_Work to be completed_
Find "In this photograph, would" in the data below; transcribe the line it appears on and each line after it, exactly, to the end, and nothing else.

(Rows of spatial question data)
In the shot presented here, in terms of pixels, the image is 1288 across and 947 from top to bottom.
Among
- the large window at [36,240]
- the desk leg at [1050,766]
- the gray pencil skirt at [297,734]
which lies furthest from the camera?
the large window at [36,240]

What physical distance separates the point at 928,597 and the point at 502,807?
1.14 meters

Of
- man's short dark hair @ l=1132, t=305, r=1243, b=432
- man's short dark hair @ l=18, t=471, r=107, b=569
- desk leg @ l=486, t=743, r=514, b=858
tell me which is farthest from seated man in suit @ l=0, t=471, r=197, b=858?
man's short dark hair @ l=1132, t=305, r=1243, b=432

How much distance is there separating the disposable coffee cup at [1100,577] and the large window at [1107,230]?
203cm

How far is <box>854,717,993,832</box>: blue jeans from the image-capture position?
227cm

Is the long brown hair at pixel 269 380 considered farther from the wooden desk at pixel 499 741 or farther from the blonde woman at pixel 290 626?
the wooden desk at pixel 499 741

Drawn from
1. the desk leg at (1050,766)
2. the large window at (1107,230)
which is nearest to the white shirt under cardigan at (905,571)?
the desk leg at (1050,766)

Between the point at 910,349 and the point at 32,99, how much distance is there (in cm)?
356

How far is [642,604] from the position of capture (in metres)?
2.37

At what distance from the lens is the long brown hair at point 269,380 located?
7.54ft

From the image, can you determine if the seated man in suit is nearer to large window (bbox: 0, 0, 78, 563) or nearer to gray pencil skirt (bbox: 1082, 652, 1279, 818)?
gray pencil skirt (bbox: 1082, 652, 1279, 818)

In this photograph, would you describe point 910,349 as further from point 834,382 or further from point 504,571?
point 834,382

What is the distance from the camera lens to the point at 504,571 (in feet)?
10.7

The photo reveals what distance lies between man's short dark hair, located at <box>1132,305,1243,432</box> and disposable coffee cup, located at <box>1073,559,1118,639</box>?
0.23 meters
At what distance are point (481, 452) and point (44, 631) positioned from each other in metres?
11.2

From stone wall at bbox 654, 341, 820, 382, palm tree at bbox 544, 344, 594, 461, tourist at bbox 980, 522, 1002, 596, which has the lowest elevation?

_Full output_
In this photograph, would you describe point 910,349 as further from point 834,382 or further from point 504,571?
point 834,382

What is the distance from the camera lens to the point at 504,571 (in feet)?
10.7

The photo reveals what distance lies between man's short dark hair, located at <box>1132,305,1243,432</box> and disposable coffee cup, located at <box>1073,559,1118,639</box>?
0.23 meters
At what distance are point (481, 452) and point (44, 631) positioned from each other in metres?
11.2

From stone wall at bbox 654, 341, 820, 382, palm tree at bbox 544, 344, 594, 461, tourist at bbox 980, 522, 1002, 596, which has the lowest elevation?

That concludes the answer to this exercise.